Barangkali di situ ada melesep satu mata-mata dari Sing Khi Hwee, sebab dua hari kemudian ketika beberapa banyak utusan rame-rame pergi ke Betawi, di satu hotel Belanda di Molenvliet, di mana kita orang tinggal, mendadak di hadepan orang banyak tuan Lim Tjhiu Kui nyataken gusarnya tentang ini perkara pada tuan Kwee Khay Khee (Hoo Hap), yang tidak bersiap, hingga menyangkal saja. Itu semua kasengitan kliaian ada lantaran pertentangan antara Hoo Hap dan Sing Khi, sebab lebih dulu saya sudah menyataken pada tuan Lim Tjhiu Kui dengan terus-terang bahwa saya anggap itu vergadering kurang beres, tapi ia sama-sekali tidak jadi kurang-seneng.

Luitenant Tan Tjin Bok, directeur Perniagaan di Betawi, yang kuatir itu dua pihak nanti saling cakar satu pada lain, lalu ajak semuanya kunjungin Poo Liang Kiok di Gunung Sahari, tempat pendidikan anak perempuan Tionghoa miskin, hingga percekcokan tadi jadi brenti sendiri.

Salaen tuan Lim Tjhiu Kui yang hanya bicara buat kapalaken vergadering dan tuan Tjoa King Hien yang menggerembeng lantaran didorong ke samping, adalah tuan The Kian Sing yang pidato panjang lebar tentang locale raden, barangkali lantaran di Surabaya ia sudah terkena pengarunya gemeente-politik dari partinya Baars dan Sneevliet. Malemnya di Hotel Expresse saya menyataken pada tuan The Kian Sing bahwa saya tidak bisa setuju dengan ia punya haluan buat ambil bagian dalam gemeente-politik sebab itu semua ada hubungannya sama urusan onderdaanschap Belanda yang nanti bisa melibet lebih jauh.

Tuan The Kian Sing sangkal ini alesan dan kita bicaraken sampai lewat jam dua malam.

Akhirnya tuan The Kian Sing kata, ia nanti mau tanya pada advocaatnya.
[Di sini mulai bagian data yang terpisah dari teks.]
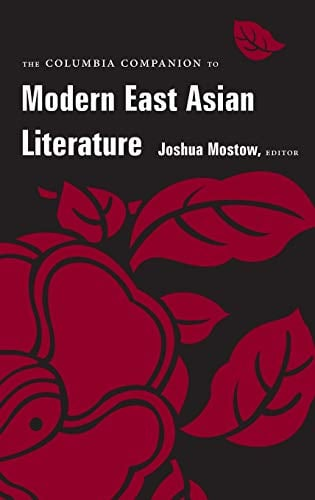 The Columbia Companion to Modern East Asian Literature 9780231113144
Antara lain lain saya bilang lagi, advocaat Belanda tidak bisa mengerti politik Tionghoa.

Sementara itu tuan Gan See Han turut campur bicara, ia pun mau minta „kiesvereeniging“ pada pemerintah Hindia. Saya terangken bahwa pemerintah tidak bisa kasih „kiesvereeniging“, hanya paling banyak bisa kasih „kiesrecht“. Seperti pauvreté sebabnya armude.

Tuan Gan See Han lalu somprot pada saya dengan bilang, bahwa saya tidak tahu satu nol tentang urusan politik. Lantaran kliwat mengantuk, maka saya lalu masuk tidur.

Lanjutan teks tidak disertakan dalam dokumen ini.